Prior to Act 10, labor laws required that employers bargain with employees and union leaders over all issues, including wages, hours and working conditions. If there was an impasse where the two sides could not agree, arbitration allowed both sides to make their best final offer. A neutral arbitrator would choose one offer over the other.
“That was the state of the law at the time that Scott Walker was elected. If the only issue in the law was to reduce the financial pressure on municipalities or to give municipalities over the ultimate contract, eliminating interest arbitration would have done that,” said Lester Pines, a lawyer representing unions in the case and a senior partner at Cullen, Weston, Pines and Bach.
The legislature went further, adopting what is known as “right-to-work legislation” that is supposed to curb collective bargaining rights in an effort to create a competitive, pro-business environment.
The law’s restrictions include barriers to negotiations on wages, a crucial component of any employee-employer negotiation.
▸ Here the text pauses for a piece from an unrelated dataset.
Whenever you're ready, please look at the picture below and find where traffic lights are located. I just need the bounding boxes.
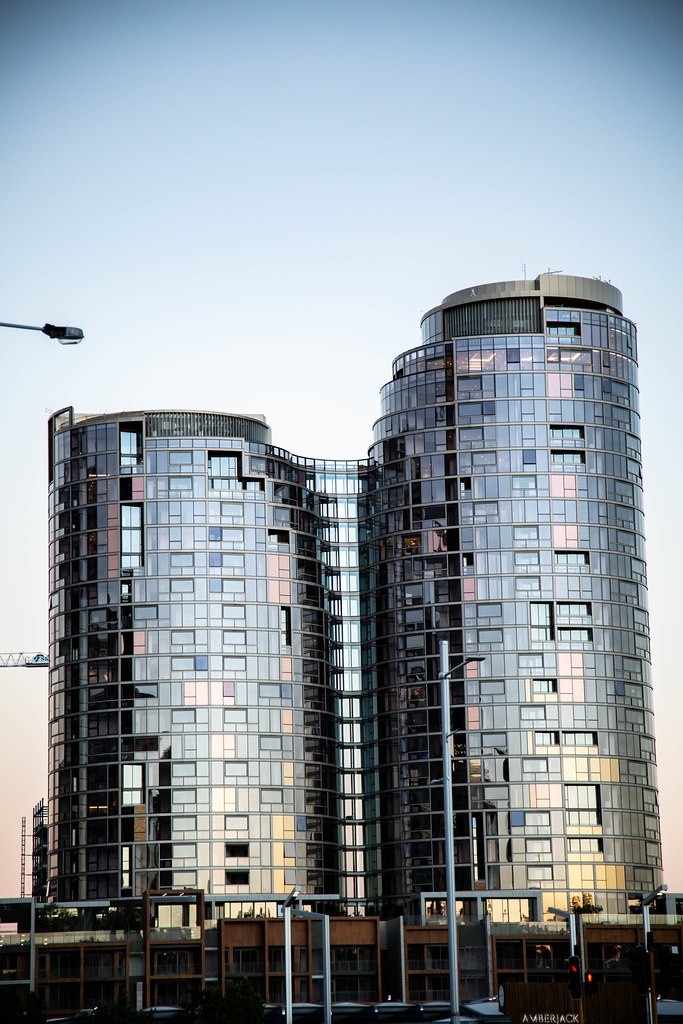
[568,955,583,1001]
[584,970,593,983]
Now, Pines reports that union members can only negotiate potential cost-of-living increases.
Under Walker’s law, if an employer in the public sector wants to pay his employee a wage higher than standard cost-of-living increases, it would have to be put to a voter referendum.
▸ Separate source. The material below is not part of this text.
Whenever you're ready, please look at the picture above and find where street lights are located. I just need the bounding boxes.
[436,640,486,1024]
“They said that hours and working conditions were prohibited areas of bargaining. They eliminated fair share, eliminated dues deduction and they required that any certified collective bargaining agent hold a re-certification election every year,” Pines said.
What does this all mean? For municipal employees, it means that Walker and the Wisconsin Legislature have created a law that technically doesn’t violate national labor laws, but still removes virtually all power from the unions, rendering them operational but wholly incapacitated entities. Pines, representing Madison teachers, will attempt to argue that by removing power from the unions, the legislature has violated union members’ constitutional rights to free association.
“The constitutional theory in this case is once people have an associational right, it cannot be burdened in a way that it has been burdened by the legislature,” Pines said. “On the one hand you have an associational right, you have the right to come together, to choose the representative of your choosing. But that right is burdened.”
Put another way, Pines explains that legislators can confidently say, “We didn’t eliminate the unions, they eliminated themselves.”
With oral arguments beginning as early as October, predicting an outcome is difficult in a such a highly politicized environment.
“I think it’s anybody’s guess as to what will happen. It’s asking the court to do a lot, it’s probably asking the court to step outside the comfort zone,” Pines said. “I recognize the ideological split and the interpersonal problems among the justices.”
Economic slide
Thus far, reducing the power of unions has failed to create the competitive, pro-business atmosphere that Walker sought to promote. Wisconsin has actually been mired in an economic slide since he took office with a promise to jump-start the economy and create 250,000 new jobs.
According to a recent economic report by Jack Norman, a consultant for the Institute for Wisconsin’s Future, the Badger State has trailed the national pace of private-sector job creation for 26 consecutive months — almost exactly the length of time Walker has been in office.
This follows a report earlier this month finding that private sector wages in Wisconsin had fallen 2 percent annually, roughly twice the national average. Additionally, overall average wages in Wisconsin had the 45th-worst ranking out of 50 states.
Earlier this month, the Federal Reserve Bank of Philadelphia’s economic outlook ranked Wisconsin 49th-worst among the 50 states. The only state with a worse score was Wyoming. The rankings are based on a comprehensive set of economic indicators, including unemployment, housing permits and interest rates on Treasury bonds.